Core Concepts
The ExBLAS approach can provide reproducible and accurate results for the pipelined Bi-Conjugate Gradient Stabilized (p-BiCGStab) method, avoiding the need for residual replacement techniques.
Abstract
This paper explores the use of the ExBLAS approach to ensure numerical reliability and accuracy in the pipelined Bi-Conjugate Gradient Stabilized (p-BiCGStab) method, as an alternative to the residual replacement technique.

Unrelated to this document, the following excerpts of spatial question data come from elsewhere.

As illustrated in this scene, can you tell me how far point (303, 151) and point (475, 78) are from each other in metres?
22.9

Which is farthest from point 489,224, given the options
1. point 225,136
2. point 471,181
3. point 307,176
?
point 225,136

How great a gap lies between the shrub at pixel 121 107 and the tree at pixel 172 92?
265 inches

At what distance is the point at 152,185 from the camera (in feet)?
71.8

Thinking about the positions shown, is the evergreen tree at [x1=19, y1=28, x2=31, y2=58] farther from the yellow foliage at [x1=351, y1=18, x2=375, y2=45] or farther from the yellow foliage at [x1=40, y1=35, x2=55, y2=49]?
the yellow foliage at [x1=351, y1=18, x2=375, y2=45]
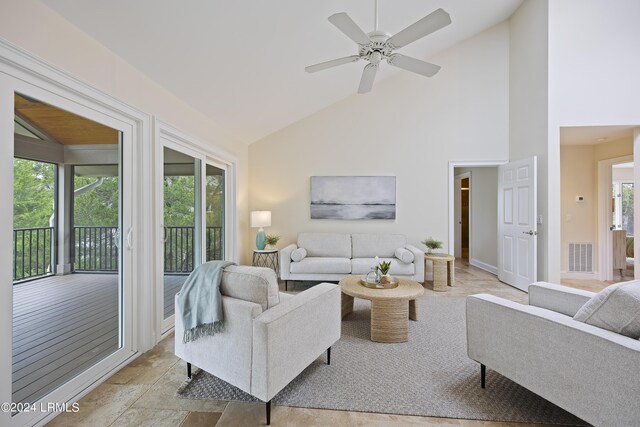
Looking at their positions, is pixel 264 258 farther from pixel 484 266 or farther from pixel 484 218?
pixel 484 218

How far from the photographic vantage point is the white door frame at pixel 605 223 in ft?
14.8

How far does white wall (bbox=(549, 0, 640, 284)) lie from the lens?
3637 millimetres

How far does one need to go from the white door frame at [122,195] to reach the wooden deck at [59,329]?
0.09 m

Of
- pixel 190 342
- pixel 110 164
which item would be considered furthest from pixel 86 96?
pixel 190 342

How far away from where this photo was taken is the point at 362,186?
192 inches

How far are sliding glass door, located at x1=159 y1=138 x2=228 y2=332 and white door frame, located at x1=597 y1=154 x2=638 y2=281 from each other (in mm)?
6134

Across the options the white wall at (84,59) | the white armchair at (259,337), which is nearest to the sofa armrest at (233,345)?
the white armchair at (259,337)

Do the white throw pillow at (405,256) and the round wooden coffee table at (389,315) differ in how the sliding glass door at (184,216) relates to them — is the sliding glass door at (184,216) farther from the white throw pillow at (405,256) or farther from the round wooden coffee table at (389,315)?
the white throw pillow at (405,256)

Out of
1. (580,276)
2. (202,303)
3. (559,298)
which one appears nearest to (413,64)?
(559,298)

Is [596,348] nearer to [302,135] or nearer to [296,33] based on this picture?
[296,33]

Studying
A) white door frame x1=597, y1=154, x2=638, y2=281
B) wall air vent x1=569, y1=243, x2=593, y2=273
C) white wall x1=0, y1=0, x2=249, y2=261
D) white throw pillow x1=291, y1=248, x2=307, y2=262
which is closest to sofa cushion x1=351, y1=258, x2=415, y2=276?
white throw pillow x1=291, y1=248, x2=307, y2=262

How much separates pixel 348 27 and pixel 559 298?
93.8 inches

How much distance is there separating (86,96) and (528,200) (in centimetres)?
506

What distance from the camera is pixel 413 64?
7.95 ft
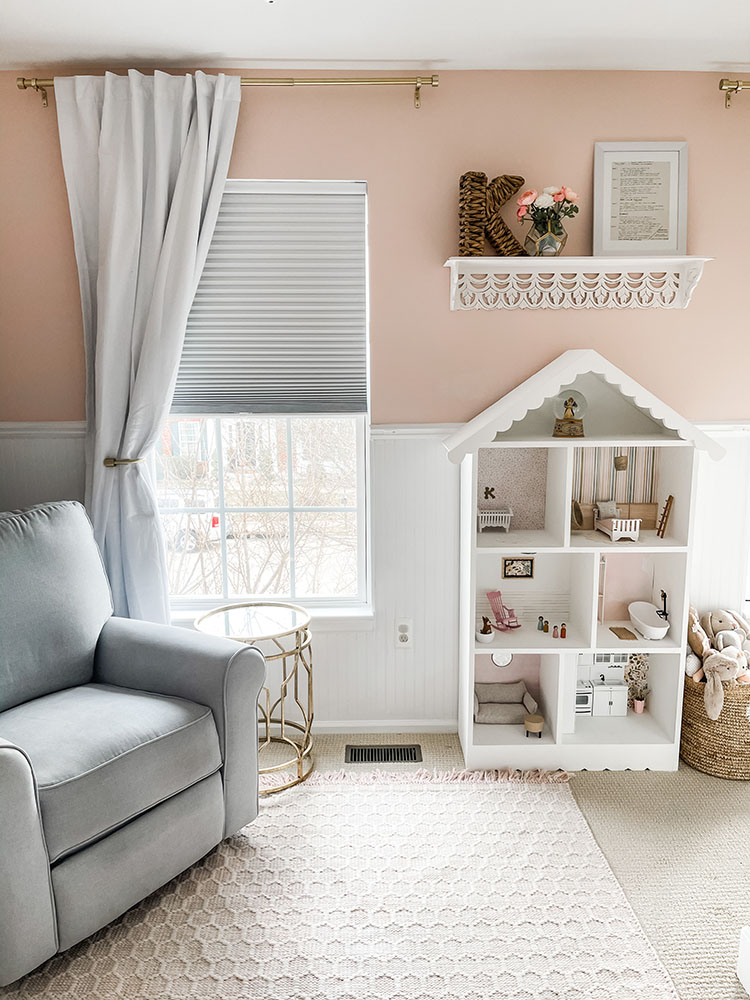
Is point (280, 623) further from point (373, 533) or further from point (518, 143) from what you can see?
point (518, 143)

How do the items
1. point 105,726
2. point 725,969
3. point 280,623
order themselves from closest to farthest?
point 725,969
point 105,726
point 280,623

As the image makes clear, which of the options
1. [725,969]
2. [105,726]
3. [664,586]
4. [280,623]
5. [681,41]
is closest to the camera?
[725,969]

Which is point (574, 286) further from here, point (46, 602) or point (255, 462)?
point (46, 602)

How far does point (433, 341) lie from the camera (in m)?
2.71

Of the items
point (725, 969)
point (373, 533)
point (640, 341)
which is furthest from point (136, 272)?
point (725, 969)

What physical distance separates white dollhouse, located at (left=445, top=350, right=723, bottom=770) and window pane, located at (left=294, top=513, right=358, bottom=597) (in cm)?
46

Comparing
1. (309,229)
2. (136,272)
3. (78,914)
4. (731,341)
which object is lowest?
(78,914)

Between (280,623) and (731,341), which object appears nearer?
(280,623)

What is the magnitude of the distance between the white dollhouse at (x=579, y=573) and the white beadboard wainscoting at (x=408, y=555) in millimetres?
120

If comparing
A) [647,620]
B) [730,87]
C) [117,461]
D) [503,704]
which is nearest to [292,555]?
[117,461]

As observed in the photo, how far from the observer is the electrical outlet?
2865 millimetres

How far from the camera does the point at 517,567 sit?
2.79 metres

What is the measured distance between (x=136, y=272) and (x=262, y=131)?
64cm

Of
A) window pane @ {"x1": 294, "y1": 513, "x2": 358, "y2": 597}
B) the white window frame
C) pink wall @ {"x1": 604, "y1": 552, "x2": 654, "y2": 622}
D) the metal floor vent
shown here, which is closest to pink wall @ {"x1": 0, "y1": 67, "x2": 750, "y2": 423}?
the white window frame
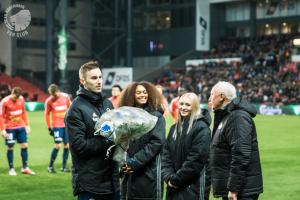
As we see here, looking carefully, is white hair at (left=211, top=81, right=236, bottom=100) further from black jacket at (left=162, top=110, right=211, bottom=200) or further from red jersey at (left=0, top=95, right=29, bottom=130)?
red jersey at (left=0, top=95, right=29, bottom=130)

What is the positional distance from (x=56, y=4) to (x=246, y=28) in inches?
783

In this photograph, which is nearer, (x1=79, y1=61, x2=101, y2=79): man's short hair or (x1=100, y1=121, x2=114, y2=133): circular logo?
(x1=100, y1=121, x2=114, y2=133): circular logo

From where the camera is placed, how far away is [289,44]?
53.2 metres

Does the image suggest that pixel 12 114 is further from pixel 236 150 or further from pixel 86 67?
pixel 236 150

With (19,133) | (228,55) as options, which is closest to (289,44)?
(228,55)

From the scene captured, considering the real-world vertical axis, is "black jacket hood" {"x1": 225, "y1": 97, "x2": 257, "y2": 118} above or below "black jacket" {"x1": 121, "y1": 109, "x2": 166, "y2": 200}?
above

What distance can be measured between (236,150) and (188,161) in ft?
1.74

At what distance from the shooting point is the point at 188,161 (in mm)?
6281

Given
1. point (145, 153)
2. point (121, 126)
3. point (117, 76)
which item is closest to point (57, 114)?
point (145, 153)

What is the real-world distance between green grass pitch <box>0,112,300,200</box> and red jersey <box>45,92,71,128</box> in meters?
1.12

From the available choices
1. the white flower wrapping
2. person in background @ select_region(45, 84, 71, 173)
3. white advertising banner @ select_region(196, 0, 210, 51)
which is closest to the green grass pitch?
person in background @ select_region(45, 84, 71, 173)

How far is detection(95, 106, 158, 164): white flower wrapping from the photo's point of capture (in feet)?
17.7

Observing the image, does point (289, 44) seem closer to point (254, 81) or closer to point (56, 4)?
point (254, 81)

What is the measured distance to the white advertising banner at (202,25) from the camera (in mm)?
61719
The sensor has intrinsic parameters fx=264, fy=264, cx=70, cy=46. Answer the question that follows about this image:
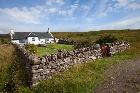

The key highlights are:
The BiCGStab and p-BiCGStab methods are introduced, with the latter optimizing for parallel performance by reducing communication bottlenecks. However, the mathematical equivalence of these methods can lead to divergent numerical results due to the non-associativity of floating-point operations.
To stabilize the deviation in p-BiCGStab, the residual replacement technique was previously proposed. This paper instead explores the use of the ExBLAS approach, which combines long accumulators and floating-point expansions to provide reproducible and accurate results.
Numerical experiments are conducted on a set of sparse matrices from the SuiteSparse Matrix Collection. The results show that the p-BiCGStabExBLAS method consistently outperforms the conventional p-BiCGStab in terms of convergence rates and numerical reliability, especially for higher tolerance levels (10^-9).
The ExBLAS implementation exhibits stable performance across different numbers of processes, unlike the residual replacement technique which can be sensitive to parameter choices and problem context.
The overhead of the p-BiCGStabExBLAS method diminishes as the number of processes increases, demonstrating its scalability and potential for efficient parallel implementation.
Overall, this study highlights the benefits of the ExBLAS approach in providing a reliable and accurate alternative to the residual replacement technique for the pipelined BiCGStab method, without sacrificing its parallel performance advantages.
Stats
The number of iterations required for the BiCGStab, p-BiCGStab, p-BiCGStabExBLAS, and p-BiCGStabRR methods to achieve convergence thresholds of 10^-6 and 10^-9 on various sparse matrices from the SuiteSparse Matrix Collection.
Quotes
"The pipelined BiCGStab method with ExBLAS consistently outperforms the regular pipelined variant in terms of iterations across a wide range of scenarios."
"Increasing the number of processes does not lead to a faster solution for pipelined BiCGStab method. The pipelined BiCGStabRR as indicated in Table 1 demonstrates its best outcome of 195 iterations for the bcsstk13 matrix."
"The overhead associated with p-BiCGStabExBLAS diminishes as the number of processes increases, dropping from 2.6x on a single process to 1.87x on 16 processes."